TASK STATEMENT>
Nothing but the images is to be left out of your exact copy of the entries.

ENTRIES SHOWN>
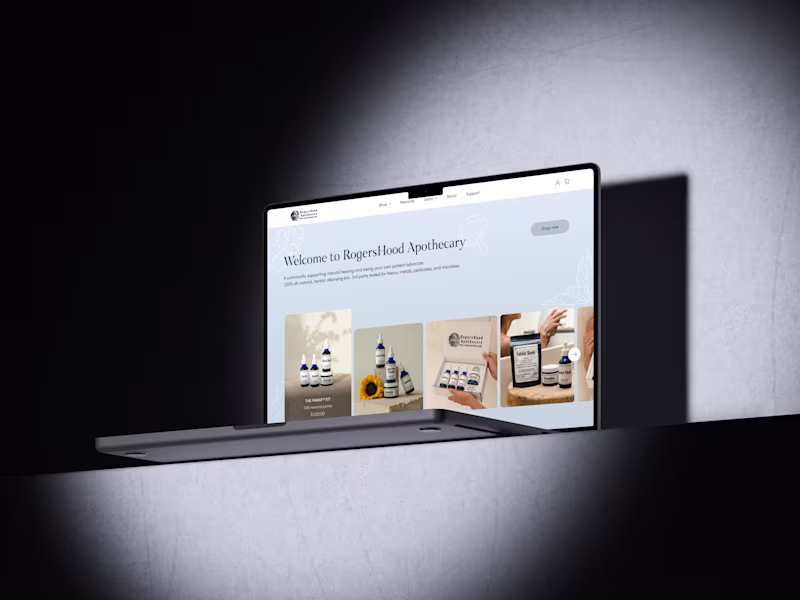 Cover image for RogersHood - WordPress & WooCommerce Theme Development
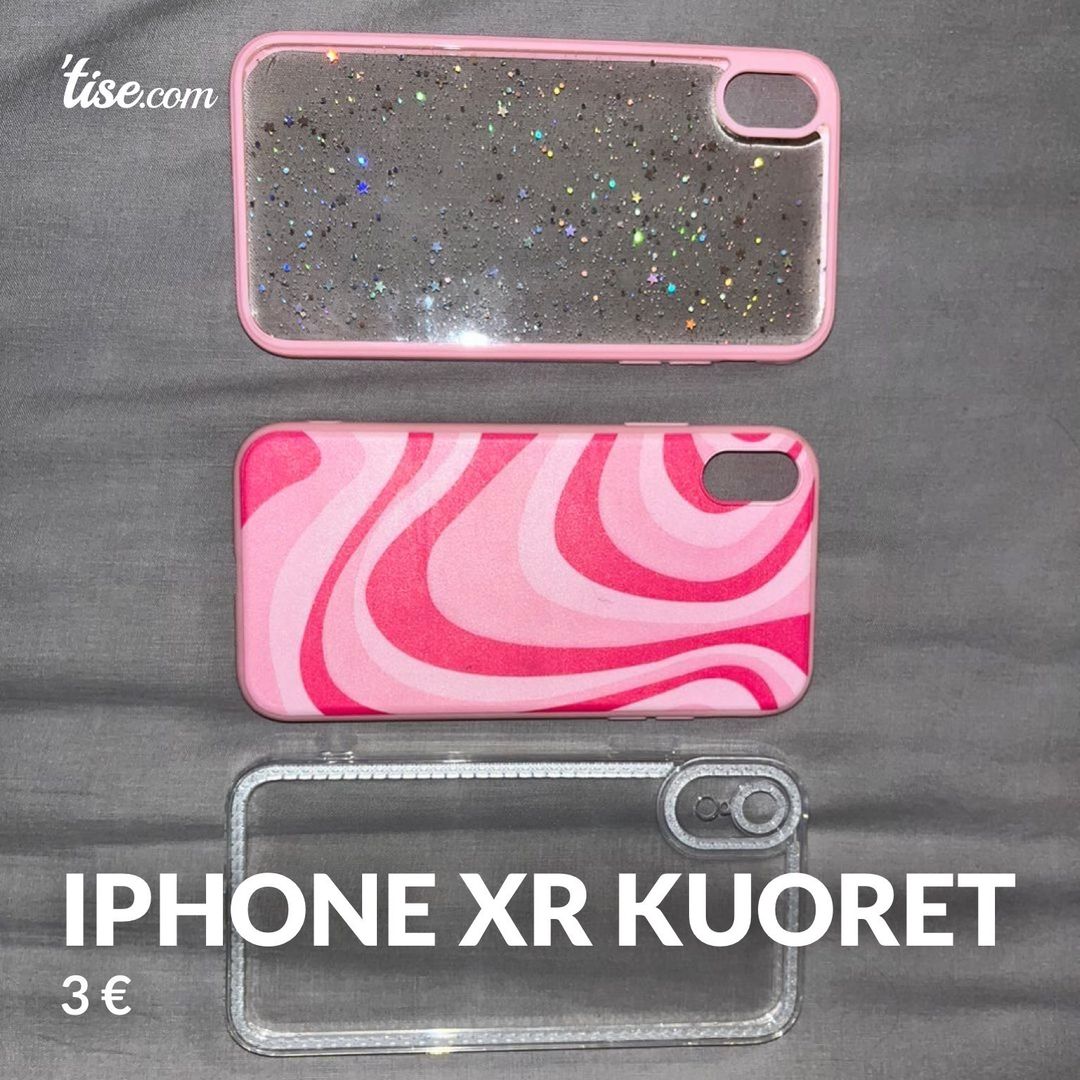 Iphone XR kuoret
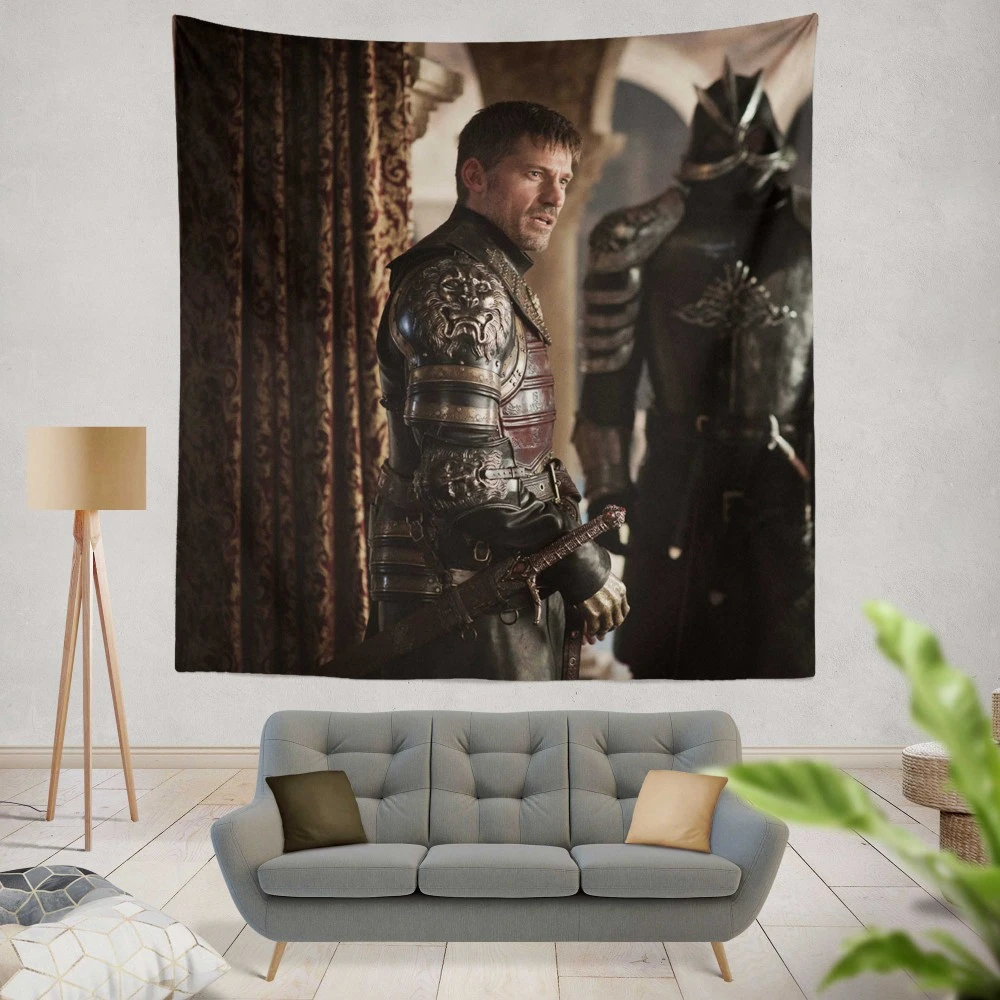 Jaime Lannister: The Kingslayer Saga Tapestry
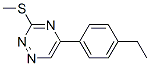 CAS 登录号：69466-96-2， 5-(4-乙基苯基)-3-甲硫基-1,2,4-三嗪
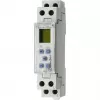 FINDER 127100240000 timer digitale programmabile, 1 deviatore 16A, 24V AC/DC, guida DIN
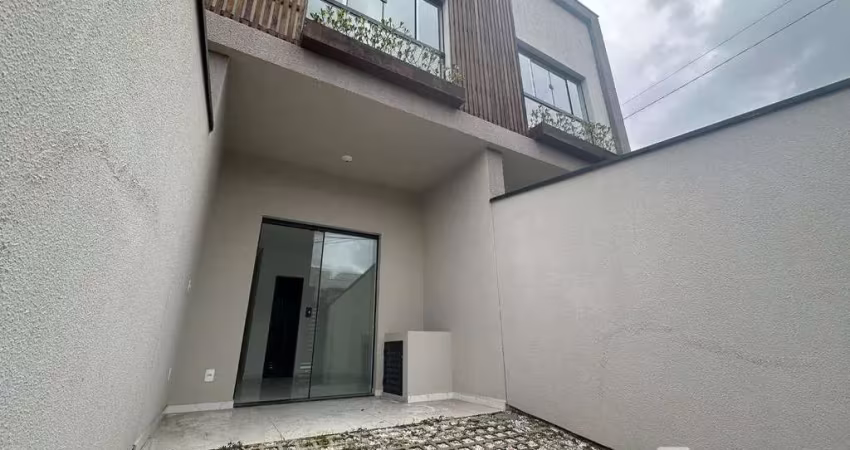 Sobrado com 2 dormitórios à venda, 86 m² por r$ 420.000,00 - água verde - blumenau/sc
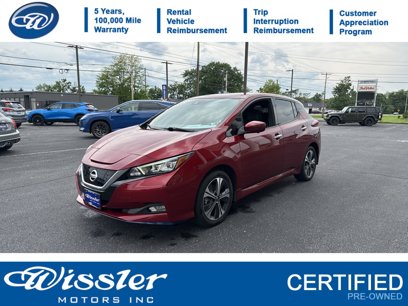Used 2022 Nissan Leaf SL Plus w/ Protection Package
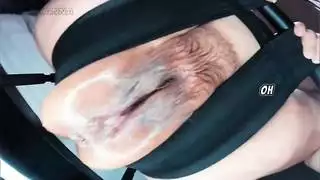 دهن فرجها المشوي بالزبدة الكريمية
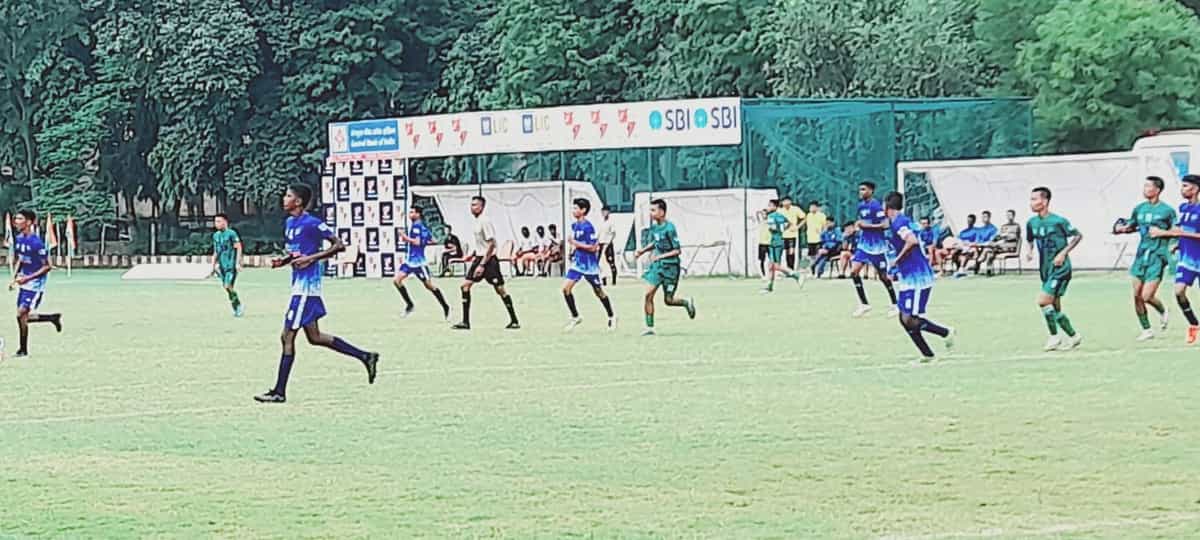 Subroto Cup 2024 Junior Boys (U17): Government Secondary School qualifies for semi-finals
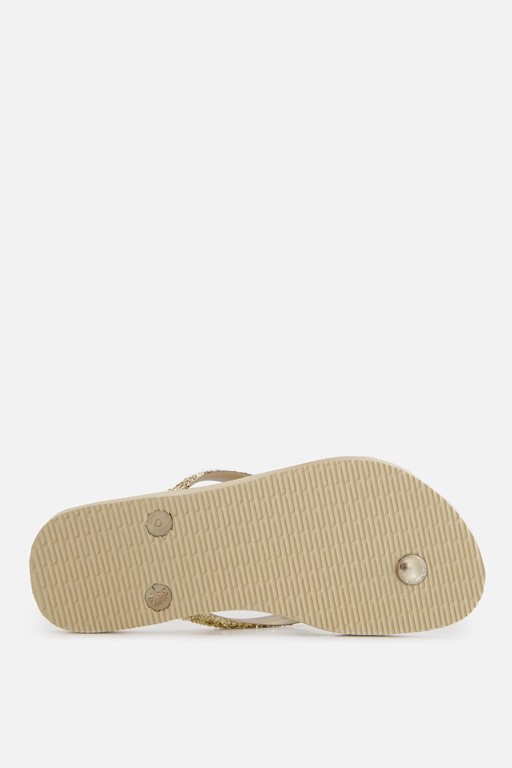 Havaianas Slim Glitter II Slippers beige Rubber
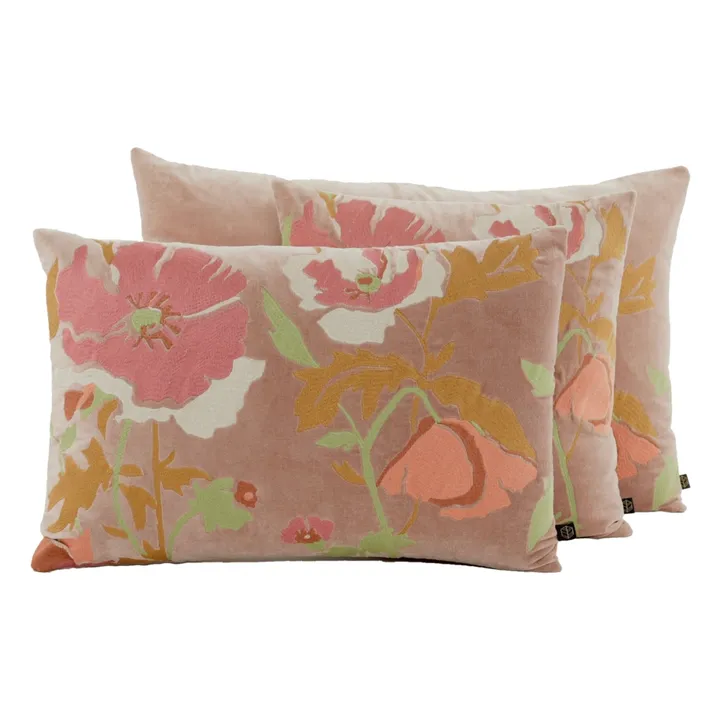 Housse de coussin en velours Bristol | Mocaccino- Image produit n°0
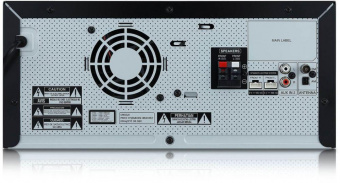 Минисистема LG CL65DK черный 950Вт CD CDRW DVD DVDRW FM USB BT от магазина РЭССИ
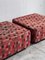 Poufs, 1970s, Set de 2 5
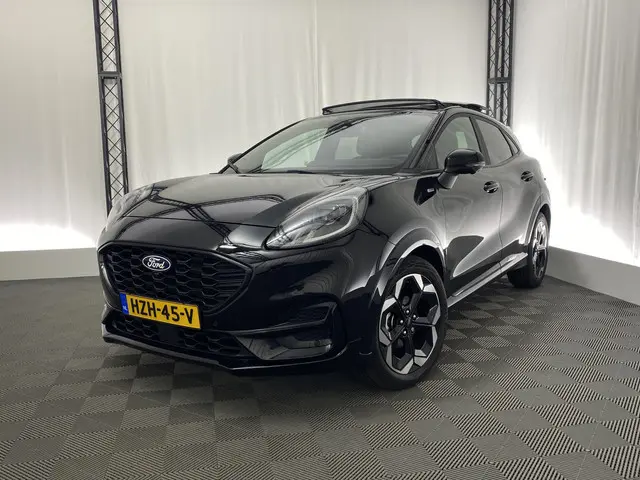 Ford Puma 1.0 EcoBoost 155 pk ST-Line x MHEV | Pano-Dak | Trekhaak | Apple Carplay | B&O | ACC |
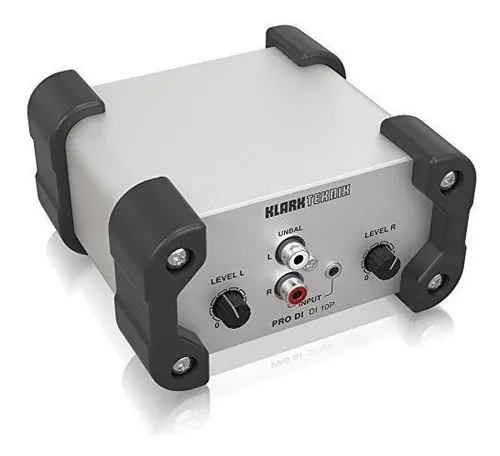 Caja De Sonido Pasiva Klark Tekink Pro Di 10p Con Entrada Es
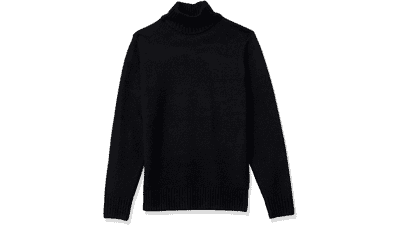 Men's Soft Touch Turtleneck Sweater - Amazon Essentials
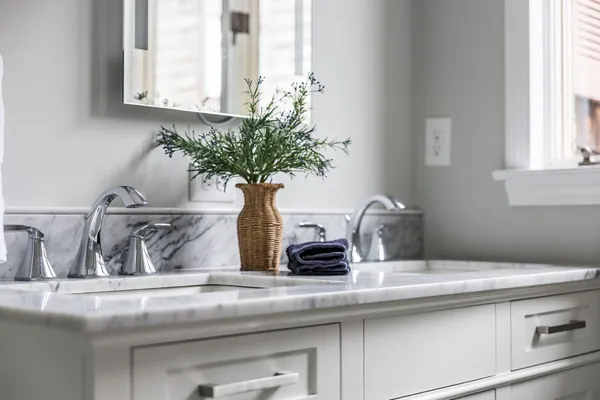 a view of a room that has a window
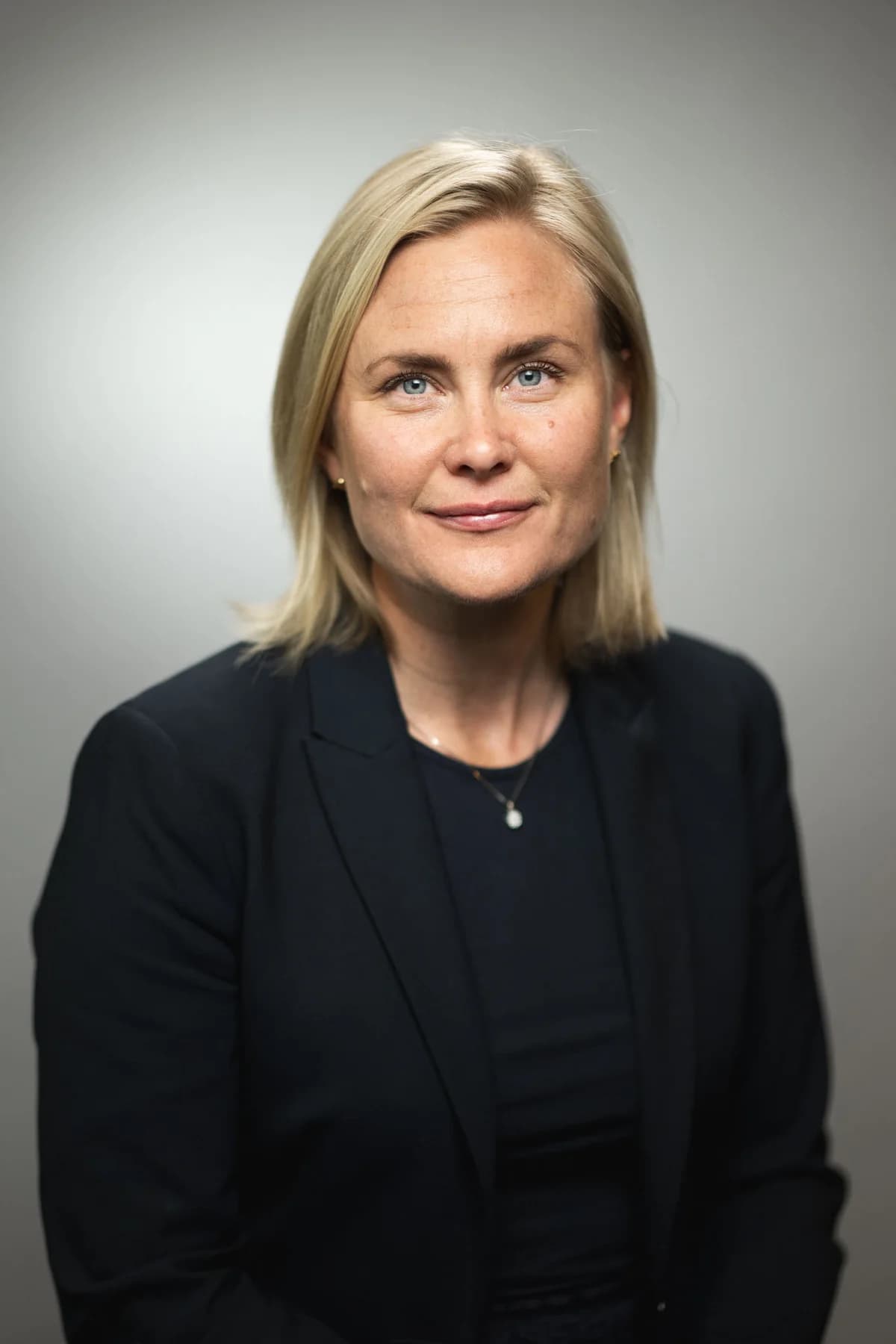 Porträtt av Sara Sjöstrand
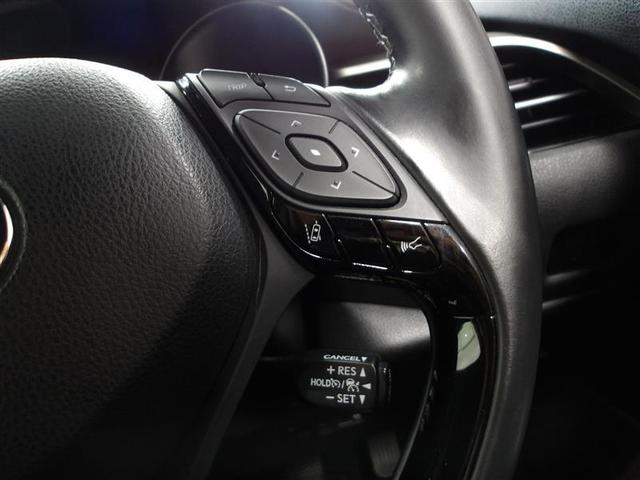 Ｃ－ＨＲ Ｇ　ＴＳＳ　ワンオナ　ＤＶＤ再生可　ＬＥＤヘッド　バックモニタ　イモビライザー　ナビ＆ＴＶ　ＥＴＣ付　キーフリーシステム　スマキー　横滑り防止機能　クルーズＣ　ドライブレコ－ダ－　エアバッグ　アルミ（8枚目）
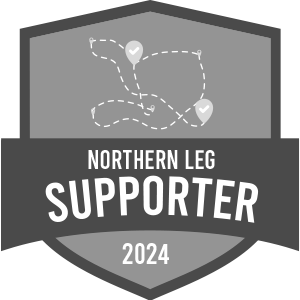 Northern Leg Supporter Badge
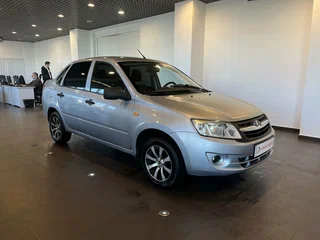 2012 Lada (ВАЗ) Granta I, голубой, 483000 рублей, вид 1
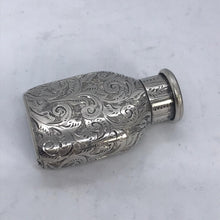 Load image into Gallery viewer, Silver Morton's Patent "The Maze" Vesta Stamped Sterling Silver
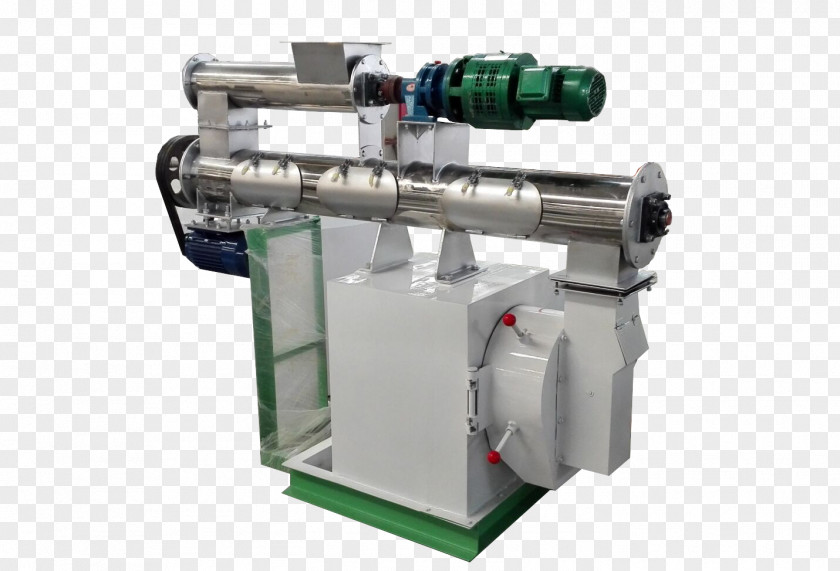 Pellet Mill Machine Cattle Pelletizing Animal Feed PNG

OUTPUT>
 Cover image for RogersHood - WordPress & WooCommerce Theme Development
 Iphone XR kuoret
 Jaime Lannister: The Kingslayer Saga Tapestry
 CAS 登录号：69466-96-2， 5-(4-乙基苯基)-3-甲硫基-1,2,4-三嗪
 FINDER 127100240000 timer digitale programmabile, 1 deviatore 16A, 24V AC/DC, guida DIN
 Sobrado com 2 dormitórios à venda, 86 m² por r$ 420.000,00 - água verde - blumenau/sc
Used 2022 Nissan Leaf SL Plus w/ Protection Package
 دهن فرجها المشوي بالزبدة الكريمية
 Subroto Cup 2024 Junior Boys (U17): Government Secondary School qualifies for semi-finals
 Havaianas Slim Glitter II Slippers beige Rubber
 Housse de coussin en velours Bristol | Mocaccino- Image produit n°0
 Минисистема LG CL65DK черный 950Вт CD CDRW DVD DVDRW FM USB BT от магазина РЭССИ
 Poufs, 1970s, Set de 2 5
 Ford Puma 1.0 EcoBoost 155 pk ST-Line x MHEV | Pano-Dak | Trekhaak | Apple Carplay | B&O | ACC |
 Caja De Sonido Pasiva Klark Tekink Pro Di 10p Con Entrada Es
 Men's Soft Touch Turtleneck Sweater - Amazon Essentials
 a view of a room that has a window
 Porträtt av Sara Sjöstrand
 Ｃ－ＨＲ Ｇ　ＴＳＳ　ワンオナ　ＤＶＤ再生可　ＬＥＤヘッド　バックモニタ　イモビライザー　ナビ＆ＴＶ　ＥＴＣ付　キーフリーシステム　スマキー　横滑り防止機能　クルーズＣ　ドライブレコ－ダ－　エアバッグ　アルミ（8枚目）
 Northern Leg Supporter Badge
 2012 Lada (ВАЗ) Granta I, голубой, 483000 рублей, вид 1
 Load image into Gallery viewer, Silver Morton's Patent "The Maze" Vesta Stamped Sterling Silver
 Pellet Mill Machine Cattle Pelletizing Animal Feed PNG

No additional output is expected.